Canadian writer Anne Michaels is both a poet and a novelist, and her poetic sensibility suffuses HELD, her third novel. With its blend of fictional and real characters, its elliptical style, and a narrative structure that hopscotches across the 20th and early 21st centuries in non-chronological fashion, it’s a work that’s reminiscent of intellectually challenging ones like Olga Tokarczuk’s FLIGHTS and Maria Popova’s FIGURING. But above all, its defining characteristic is Michaels’ facility with language that she uses to paint evocative and moving scenes.

In an email interview with the CBC last year, Michaels described her aspiration for the novel: “I wanted to explore the effects over time, of our inner lives --- what is essentially invisible; how moments of comprehension, desire, transcendence, doubt, belief, the longing for meaning --- work their transformations decades later.”

(DATASET EXCERPTS)

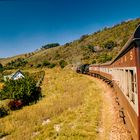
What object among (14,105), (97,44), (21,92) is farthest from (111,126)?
(97,44)

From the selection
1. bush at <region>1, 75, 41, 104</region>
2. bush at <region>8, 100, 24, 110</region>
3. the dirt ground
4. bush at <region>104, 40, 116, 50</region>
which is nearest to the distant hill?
bush at <region>104, 40, 116, 50</region>

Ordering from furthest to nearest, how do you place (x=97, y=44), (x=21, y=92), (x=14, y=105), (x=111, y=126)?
(x=97, y=44), (x=21, y=92), (x=14, y=105), (x=111, y=126)

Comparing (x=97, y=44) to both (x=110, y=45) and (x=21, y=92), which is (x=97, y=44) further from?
(x=21, y=92)

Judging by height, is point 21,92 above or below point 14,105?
above

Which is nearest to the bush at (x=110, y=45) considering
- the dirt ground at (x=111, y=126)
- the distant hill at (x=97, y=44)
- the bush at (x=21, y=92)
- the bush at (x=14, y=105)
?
the distant hill at (x=97, y=44)

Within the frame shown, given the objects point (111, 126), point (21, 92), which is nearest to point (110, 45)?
point (21, 92)

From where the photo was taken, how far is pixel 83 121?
14305 millimetres

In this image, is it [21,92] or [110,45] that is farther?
[110,45]

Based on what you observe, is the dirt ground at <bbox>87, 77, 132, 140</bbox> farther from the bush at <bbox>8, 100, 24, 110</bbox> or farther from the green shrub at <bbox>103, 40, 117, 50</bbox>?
the green shrub at <bbox>103, 40, 117, 50</bbox>

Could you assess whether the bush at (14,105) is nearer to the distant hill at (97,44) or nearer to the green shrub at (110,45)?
the distant hill at (97,44)

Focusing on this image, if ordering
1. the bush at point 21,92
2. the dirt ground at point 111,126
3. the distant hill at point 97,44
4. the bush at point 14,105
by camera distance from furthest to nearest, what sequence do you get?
the distant hill at point 97,44, the bush at point 21,92, the bush at point 14,105, the dirt ground at point 111,126

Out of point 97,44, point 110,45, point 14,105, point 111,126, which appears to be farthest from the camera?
point 97,44

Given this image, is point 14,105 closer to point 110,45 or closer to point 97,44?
point 110,45

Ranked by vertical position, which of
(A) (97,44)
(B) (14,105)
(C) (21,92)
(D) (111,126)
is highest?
(A) (97,44)
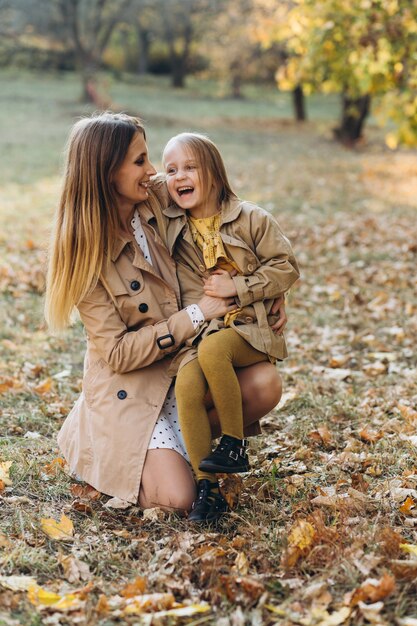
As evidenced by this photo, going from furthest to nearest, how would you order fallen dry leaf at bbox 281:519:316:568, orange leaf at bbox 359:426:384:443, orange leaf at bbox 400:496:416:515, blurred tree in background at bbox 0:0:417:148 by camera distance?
blurred tree in background at bbox 0:0:417:148
orange leaf at bbox 359:426:384:443
orange leaf at bbox 400:496:416:515
fallen dry leaf at bbox 281:519:316:568

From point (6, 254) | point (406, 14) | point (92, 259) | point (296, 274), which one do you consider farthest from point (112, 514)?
point (406, 14)

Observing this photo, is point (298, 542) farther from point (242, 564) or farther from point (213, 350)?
point (213, 350)

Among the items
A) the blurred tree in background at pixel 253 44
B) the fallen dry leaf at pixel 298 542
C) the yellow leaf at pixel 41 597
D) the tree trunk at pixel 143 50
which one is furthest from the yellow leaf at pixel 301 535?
the tree trunk at pixel 143 50

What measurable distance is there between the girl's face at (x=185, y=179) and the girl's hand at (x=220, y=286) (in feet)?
1.13

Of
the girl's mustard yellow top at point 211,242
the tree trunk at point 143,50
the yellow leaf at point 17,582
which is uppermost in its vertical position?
the tree trunk at point 143,50

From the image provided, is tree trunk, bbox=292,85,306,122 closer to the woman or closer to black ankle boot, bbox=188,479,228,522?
the woman

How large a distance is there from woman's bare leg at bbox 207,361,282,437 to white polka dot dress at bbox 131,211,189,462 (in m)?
0.21

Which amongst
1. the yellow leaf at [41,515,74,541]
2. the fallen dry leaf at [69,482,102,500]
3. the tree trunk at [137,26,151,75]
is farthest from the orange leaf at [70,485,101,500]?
the tree trunk at [137,26,151,75]

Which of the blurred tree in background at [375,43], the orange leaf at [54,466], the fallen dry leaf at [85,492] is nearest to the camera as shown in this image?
the fallen dry leaf at [85,492]

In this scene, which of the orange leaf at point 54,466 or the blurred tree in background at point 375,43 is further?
the blurred tree in background at point 375,43

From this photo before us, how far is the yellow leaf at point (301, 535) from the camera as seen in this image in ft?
9.34

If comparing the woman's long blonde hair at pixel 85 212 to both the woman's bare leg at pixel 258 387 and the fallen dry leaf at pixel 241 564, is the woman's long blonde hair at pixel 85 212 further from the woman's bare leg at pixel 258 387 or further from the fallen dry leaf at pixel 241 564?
the fallen dry leaf at pixel 241 564

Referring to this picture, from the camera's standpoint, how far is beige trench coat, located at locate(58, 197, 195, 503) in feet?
11.1

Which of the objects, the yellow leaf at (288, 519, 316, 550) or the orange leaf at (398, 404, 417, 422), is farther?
the orange leaf at (398, 404, 417, 422)
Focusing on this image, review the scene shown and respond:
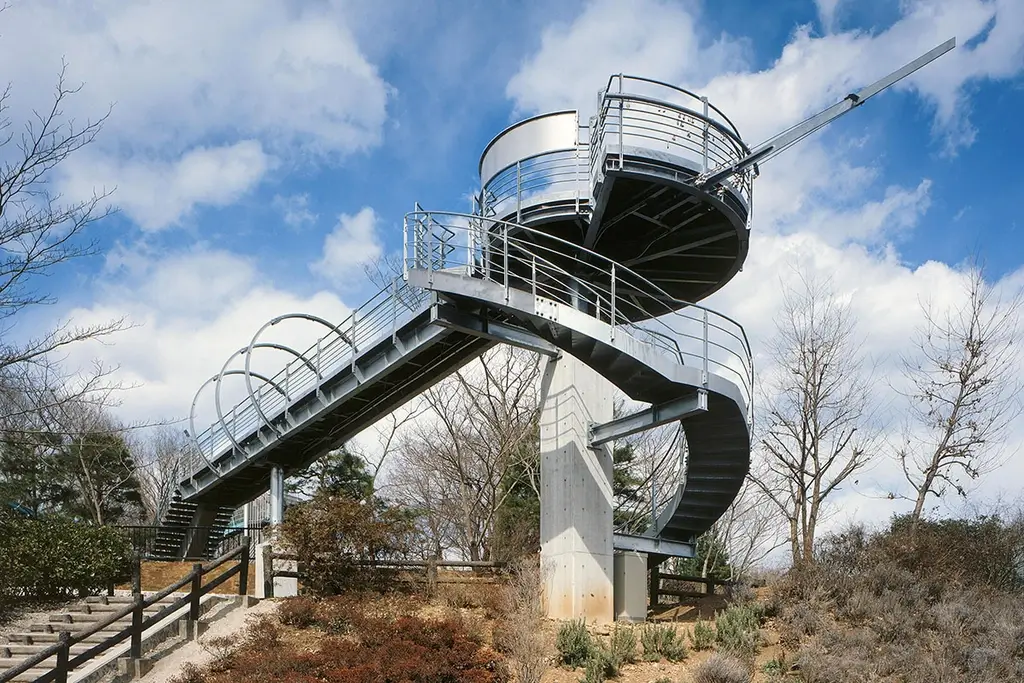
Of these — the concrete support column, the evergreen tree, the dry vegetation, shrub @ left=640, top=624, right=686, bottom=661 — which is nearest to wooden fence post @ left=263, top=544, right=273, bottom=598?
the concrete support column

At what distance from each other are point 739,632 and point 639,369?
14.4 ft

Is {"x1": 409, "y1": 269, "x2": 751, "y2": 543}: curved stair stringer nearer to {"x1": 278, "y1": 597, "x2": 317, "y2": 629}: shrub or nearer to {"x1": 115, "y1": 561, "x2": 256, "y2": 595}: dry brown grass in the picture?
{"x1": 278, "y1": 597, "x2": 317, "y2": 629}: shrub

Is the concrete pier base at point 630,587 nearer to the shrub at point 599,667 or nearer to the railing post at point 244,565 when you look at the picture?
the shrub at point 599,667

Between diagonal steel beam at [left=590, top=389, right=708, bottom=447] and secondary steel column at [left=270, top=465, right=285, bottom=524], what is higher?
diagonal steel beam at [left=590, top=389, right=708, bottom=447]

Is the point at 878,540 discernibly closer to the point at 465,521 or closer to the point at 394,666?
the point at 394,666

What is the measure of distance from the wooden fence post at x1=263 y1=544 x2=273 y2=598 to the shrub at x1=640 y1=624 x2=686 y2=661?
283 inches

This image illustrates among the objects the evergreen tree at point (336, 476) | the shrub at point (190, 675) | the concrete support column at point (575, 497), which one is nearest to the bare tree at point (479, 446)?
the evergreen tree at point (336, 476)

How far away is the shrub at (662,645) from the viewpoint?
13.9 m

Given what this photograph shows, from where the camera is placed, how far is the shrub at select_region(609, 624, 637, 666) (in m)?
13.2

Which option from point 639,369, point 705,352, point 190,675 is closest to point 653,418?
point 639,369

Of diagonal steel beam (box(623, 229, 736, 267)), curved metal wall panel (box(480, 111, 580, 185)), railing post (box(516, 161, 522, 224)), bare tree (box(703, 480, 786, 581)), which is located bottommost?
bare tree (box(703, 480, 786, 581))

(TASK REQUIREMENTS)
1. Answer these from the HELD review, each on its own line:
(a) Which of Michaels' novels is HELD?
(b) Which two books does the review say HELD is reminiscent of?
(c) Which organization interviewed Michaels by email?
2. Revise the HELD review from "Canadian writer Anne" to "and moving scenes.", and replace "elliptical" with "fragmented".
3. Write the next part of the HELD review, continuing from its final sentence.

(RESPONSES BY ITEM NUMBER)
1.
(a) Her third novel.
(b) Olga Tokarczuk's FLIGHTS and Maria Popova's FIGURING.
(c) The CBC.

2.
Canadian writer Anne Michaels is both a poet and a novelist, and her poetic sensibility suffuses HELD, her third novel. With its blend of fictional and real characters, its fragmented style, and a narrative structure that hopscotches across the 20th and early 21st centuries in non-chronological fashion, it’s a work that’s reminiscent of intellectually challenging ones like Olga Tokarczuk’s FLIGHTS and Maria Popova’s FIGURING. But above all, its defining characteristic is Michaels’ facility with language that she uses to paint evocative and moving scenes.

3.
"HELD is a work that’s best consumed in small bites rather than greedily devoured. It’s also one that can be revisited with pleasure, spurred by the search for connections that may have been missed on a first reading."

Michaels pursues that goal through glimpses of an assortment of characters that include a wounded English veteran of World War I and his artist wife, their granddaughter --- a physician who travels to war zones in the 1980s to work in “refugee camps, field hospitals, the most dangerous places” --- and her journalist lover, and the scientist Marie Curie and her British scientific colleague, Hertha Ayrton. The connections among these characters are suggested rather than made explicit, inviting readers to participate in the creative process by teasing them out of the narrative.

One recurring motif marries the art of photography to the subject of loss and memory. It appears early in the novel when John, with his “lame leg” and still suffering the physical and psychological effects of his involvement in the First World War’s savage trench warfare, is reunited with his wife, Helena, at their home in Yorkshire.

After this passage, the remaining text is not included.